The girl rose and, bowing gratefully and sweetly, left the room, followed by M. Paul.

"Groener, you say that we have not yet shown you guilty of any crime. Be patient and we will overcome that objection. Where were you about midnight on the night of the 4th of July?"

"I can't say offhand," answered the other.

"Try to remember."

"Why should I?"

"You refuse? Then I will stimulate your memory," and again he touched the bell.

Coquenil entered, followed by the shrimp photographer, who was evidently much depressed.

"Do you recognize this man?" questioned Hauteville, studying the prisoner closely.

"No," came the answer with a careless shrug.

The shrimp turned to the prisoner and, at the sight of him, started forward accusingly.

"That is the man," he cried, "that is the man who choked me."

"One moment," said the magistrate. "What is your name?"

"Alexander Godin," piped the photographer.

"You live at the HÔtel des Étrangers on the Rue Racine?"

"Yes, sir."

"You are engaged to a young dressmaker who has a room near yours on the sixth floor?"

"I was engaged to her," said Alexander sorrowfully, "but there's a medical student on the same floor and——"

"No matter. You were suspicious of this young person. And on the night of July 4th you attacked a man passing along the balcony. Is that correct?"

The photographer put forth his thin hands, palms upward in mild protest. "To say that I attacked him is—is a manner of speaking. The fact is he—he—" Alexander stroked his neck ruefully.

"I understand, he turned and nearly choked you. The marks of his nails are still on your neck?"

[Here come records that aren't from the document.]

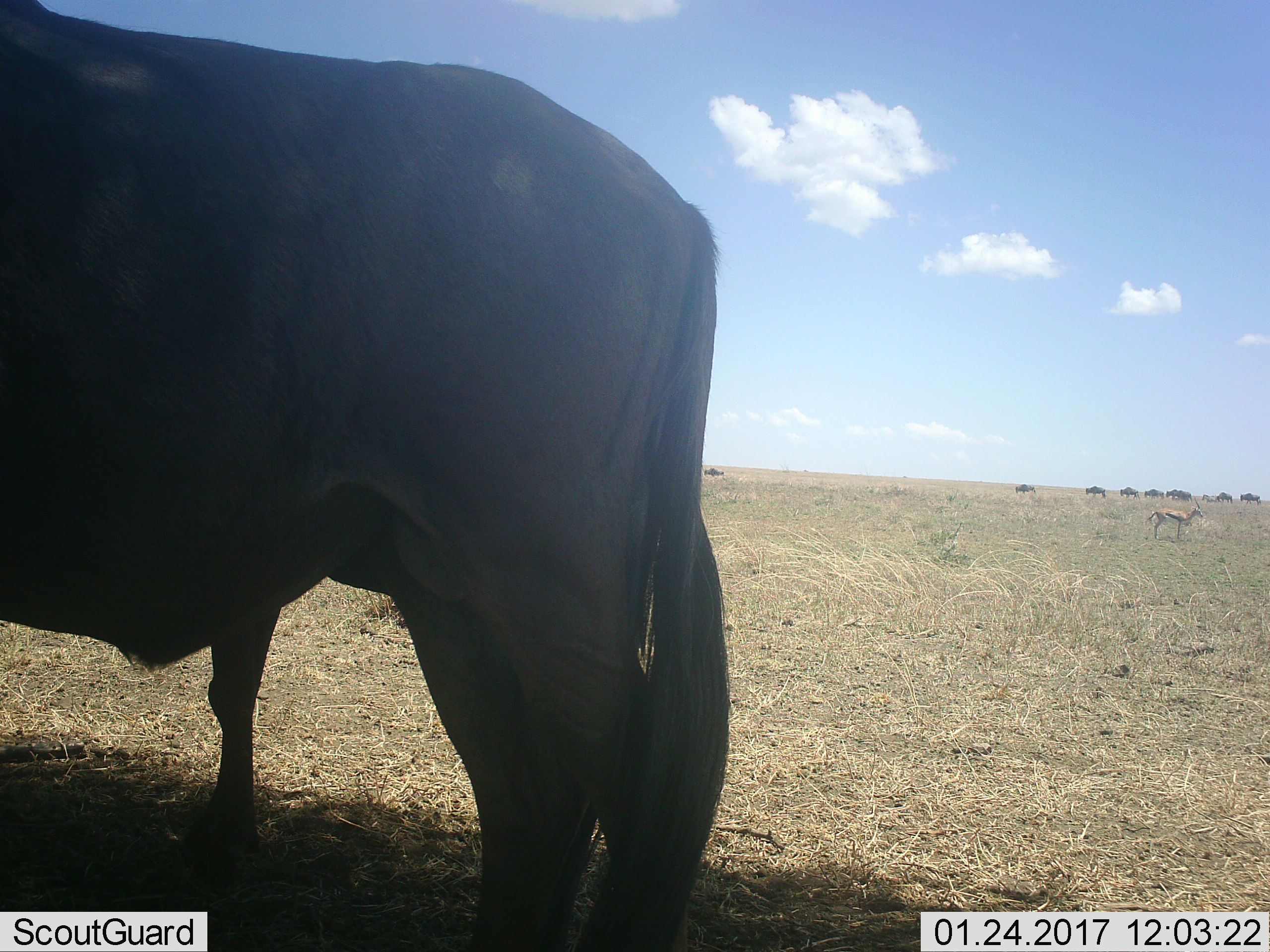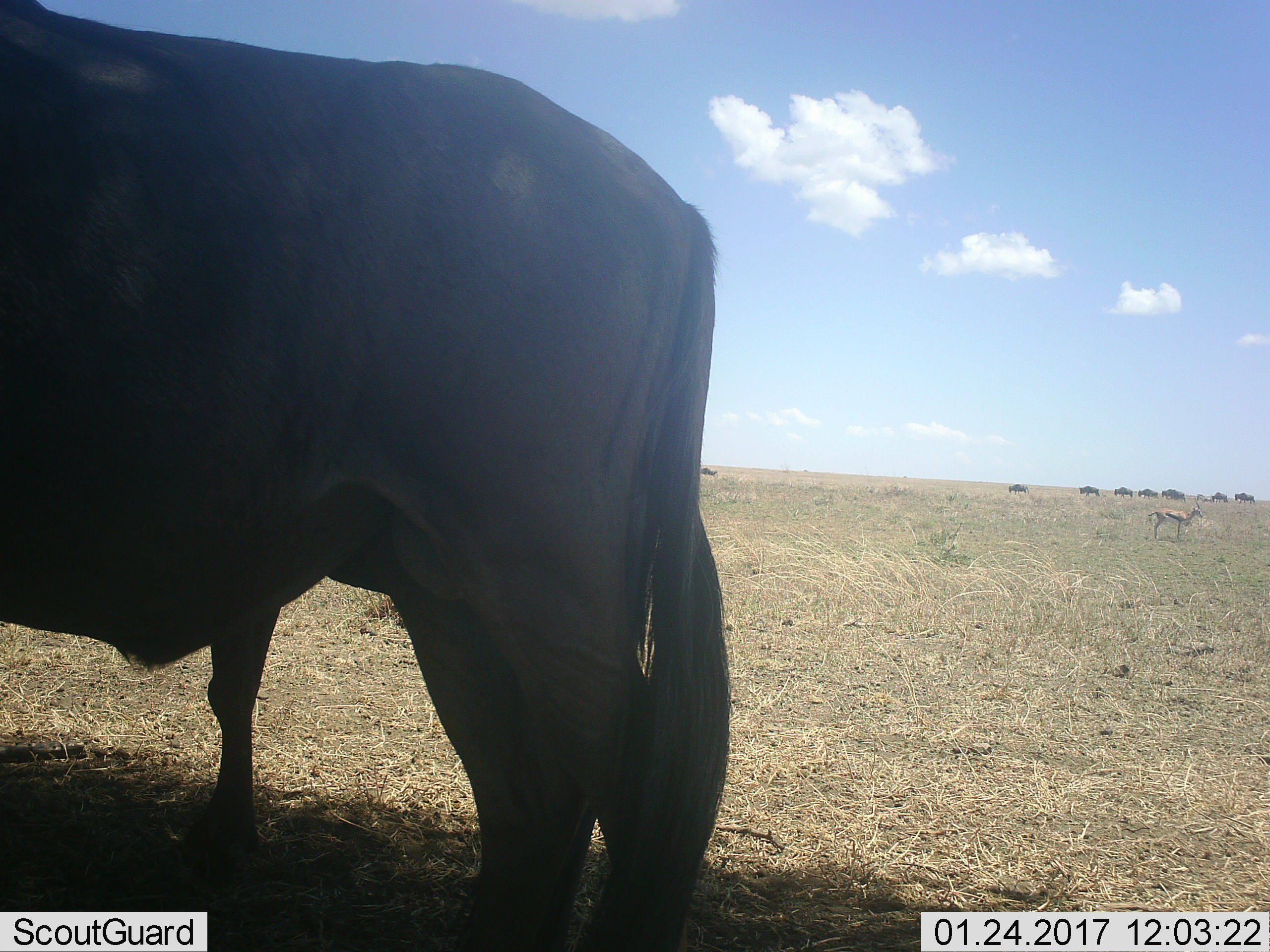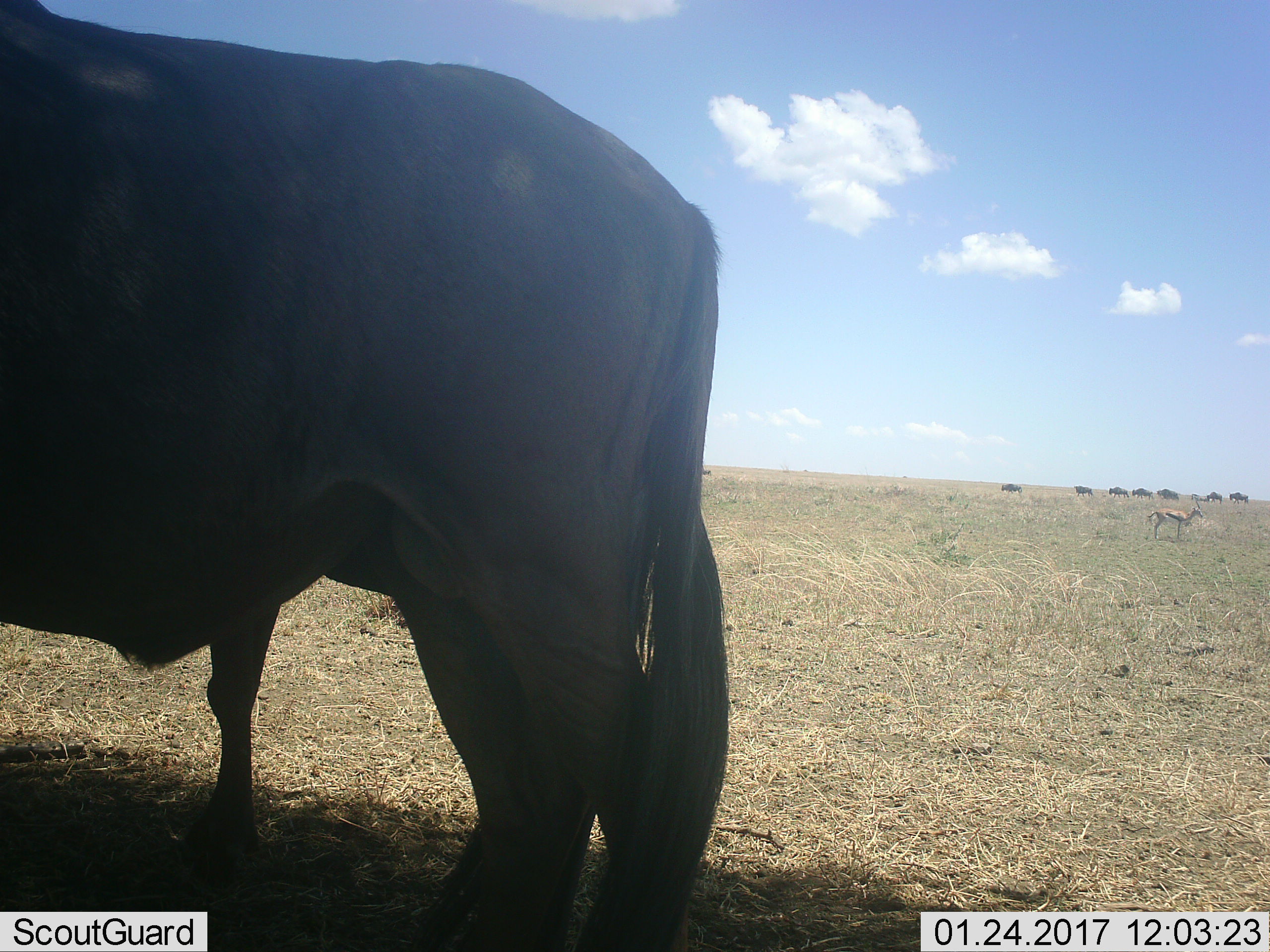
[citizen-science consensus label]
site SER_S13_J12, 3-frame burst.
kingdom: Animalia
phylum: Chordata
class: Mammalia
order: Artiodactyla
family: Bovidae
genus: Connochaetes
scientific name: Connochaetes taurinus taurinus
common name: blue wildebeest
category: wildebeestblue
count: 10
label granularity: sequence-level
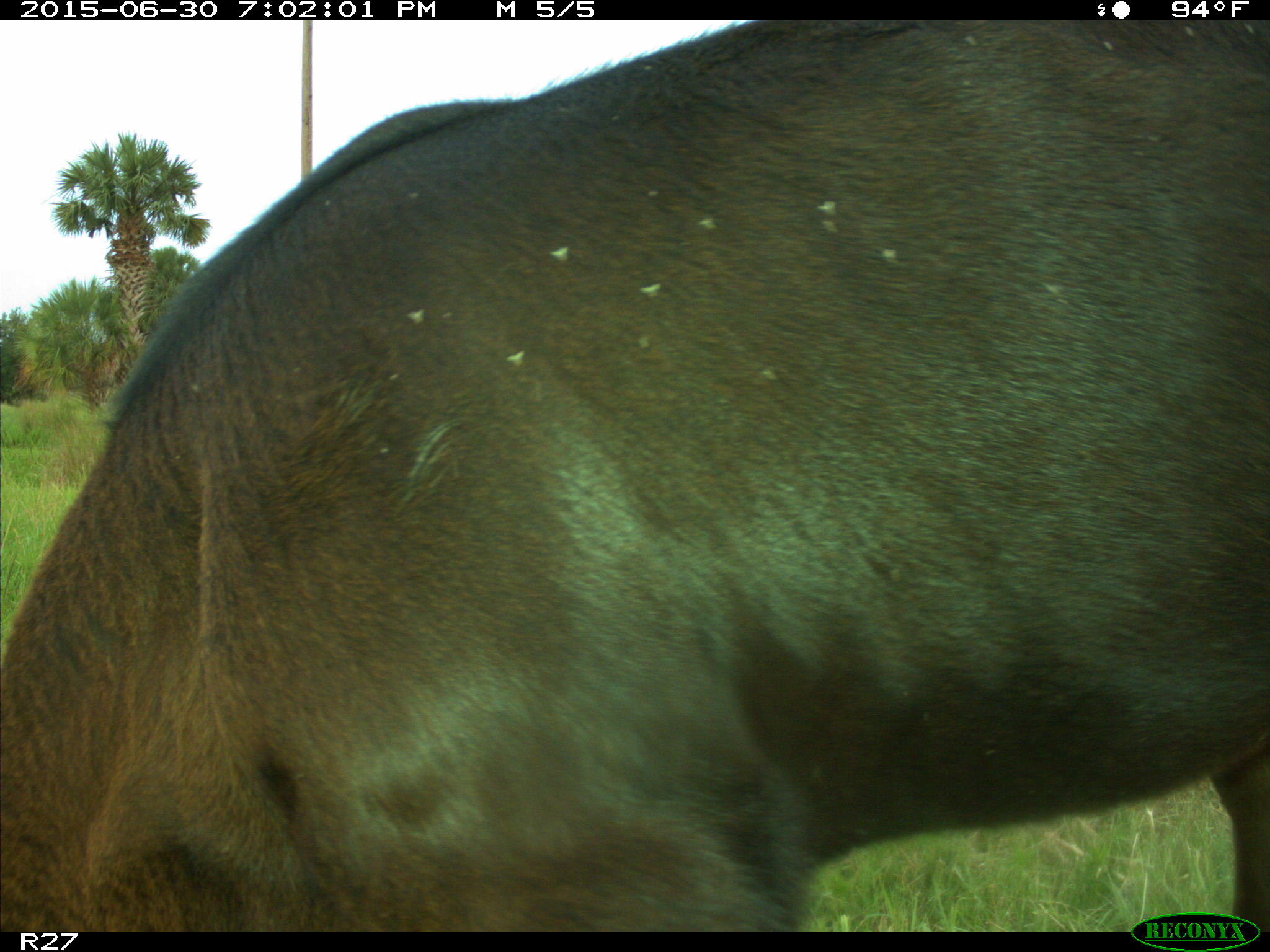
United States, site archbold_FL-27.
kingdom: Animalia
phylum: Chordata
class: Mammalia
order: Artiodactyla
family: Bovidae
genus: Bos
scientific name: Bos taurus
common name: domestic cow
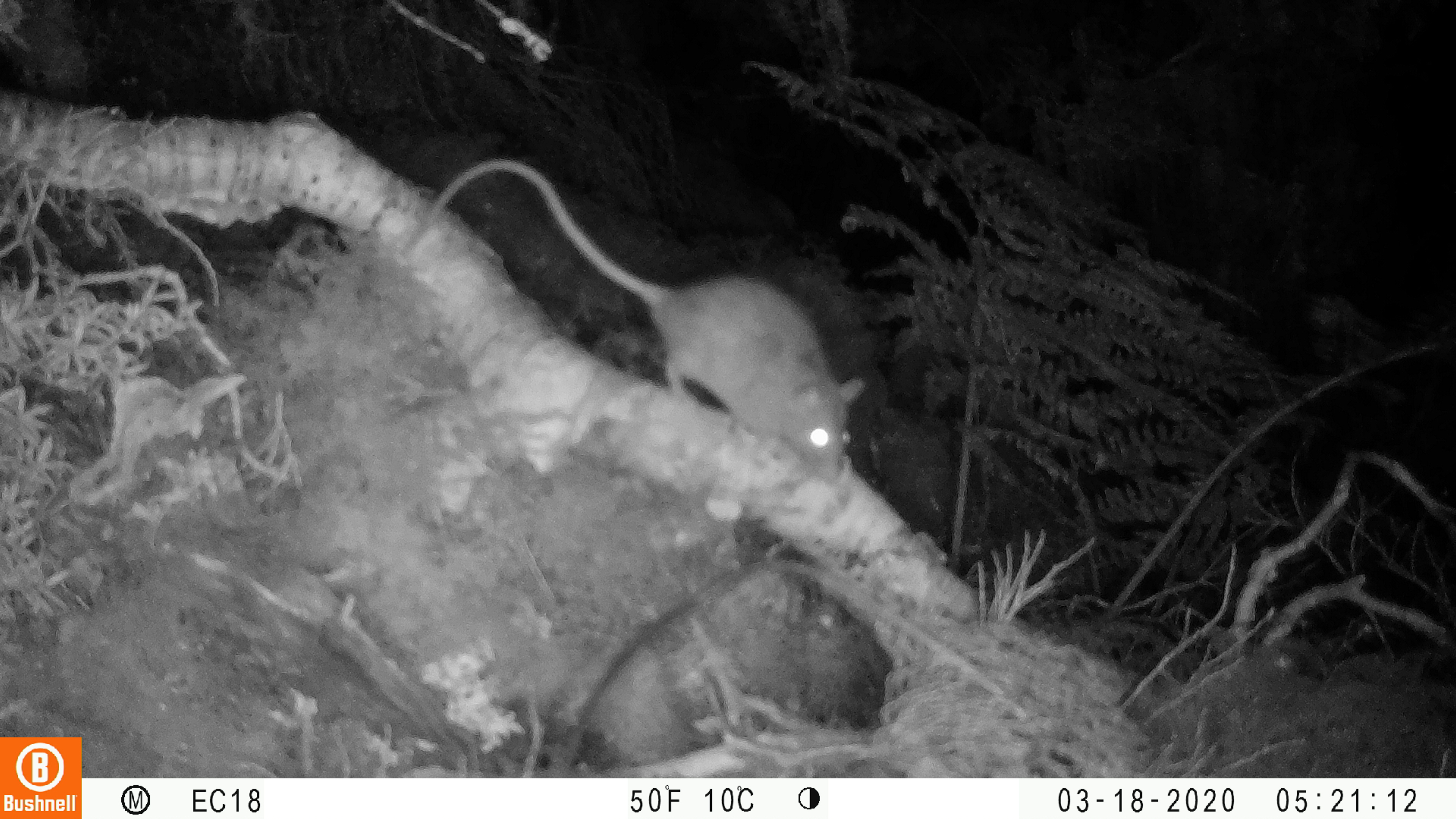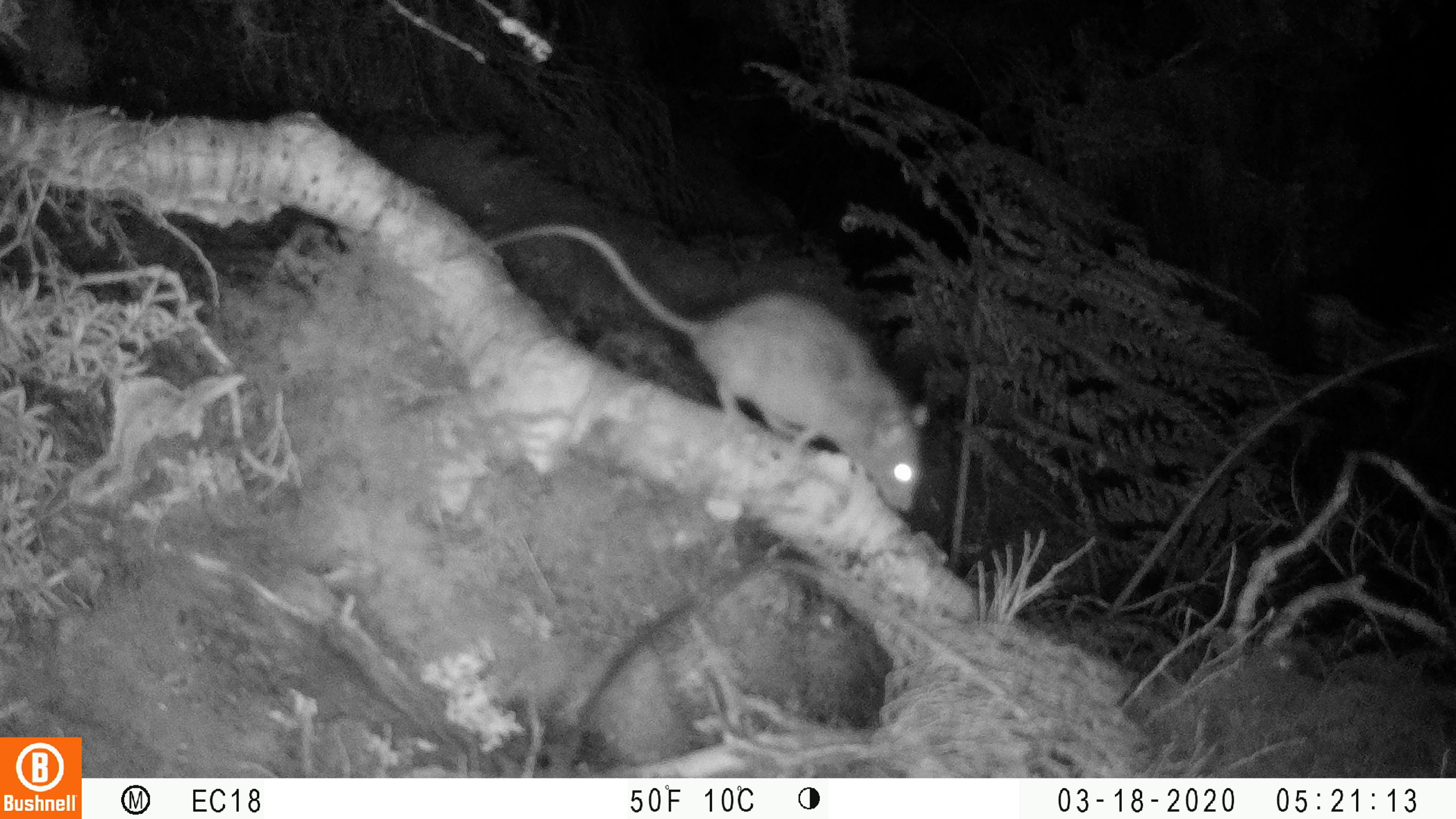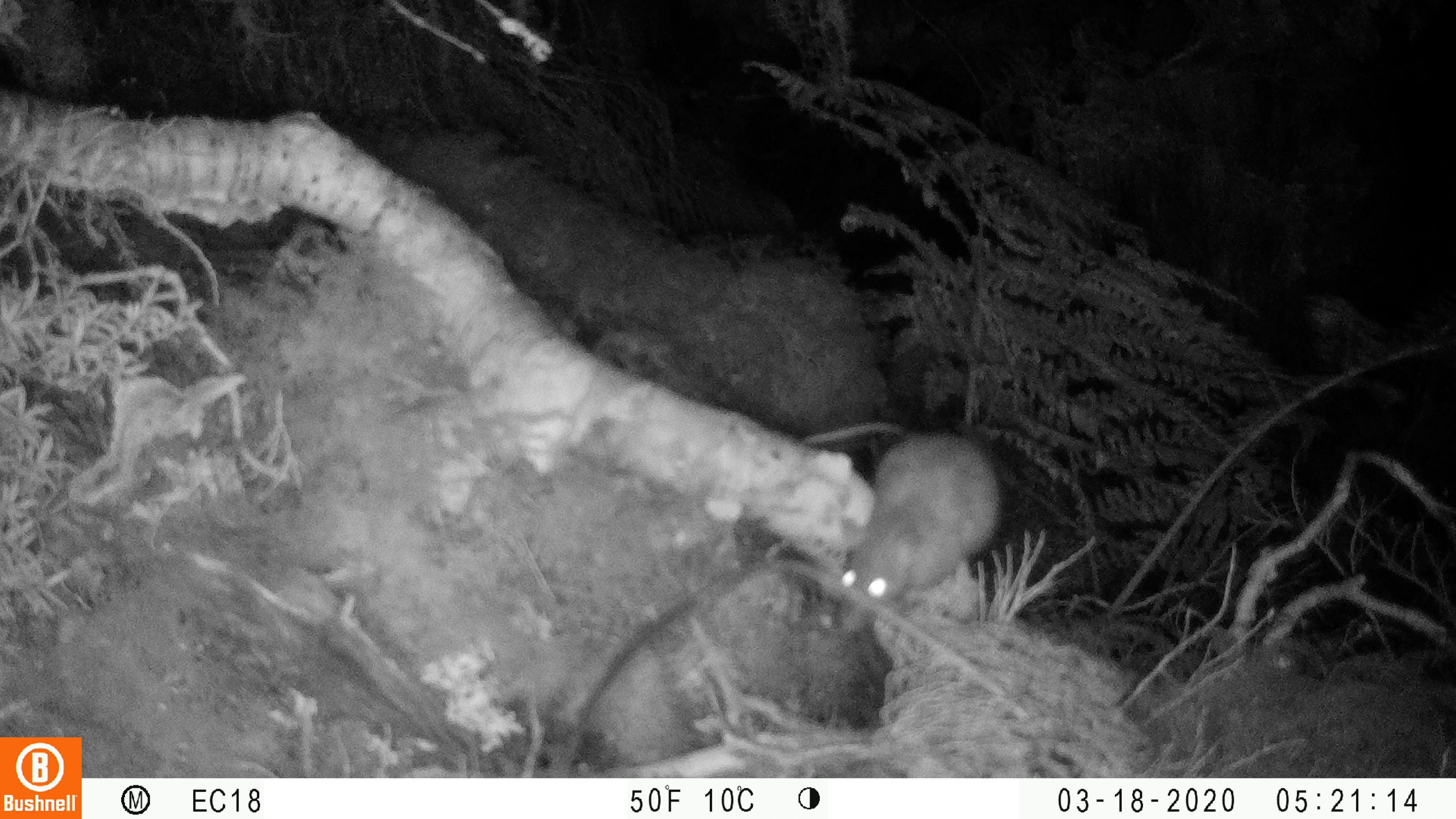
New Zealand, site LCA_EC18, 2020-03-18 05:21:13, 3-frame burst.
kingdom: Animalia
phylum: Chordata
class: Mammalia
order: Rodentia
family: Muridae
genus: Rattus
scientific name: Rattus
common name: rat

"They are, sir," murmured the shrimp.

"And you are sure this is the man?" he pointed to the accused.

"Perfectly sure. I'll swear to it."

"Good. Now stand still. Come here, Groener. Reach out your arms as if you were going to choke this young man. Don't be afraid, he won't hurt you. No, no, the other arm! I want you to put your left hand, on his neck with the nails of your thumb and fingers exactly on these marks. I said exactly. There is the thumb—right! Now the first finger—good! Now the third! And now the little finger! Don't cramp it up, reach it out. Ah!"

With breathless interest Coquenil watched the test, and, as the long little finger slowly extended to its full length, he felt a sudden mad desire to shout or leap in the pure joy of victory, for the nails of the prisoner's left hand corresponded exactly with the nail marks on the shrimp photographer's neck!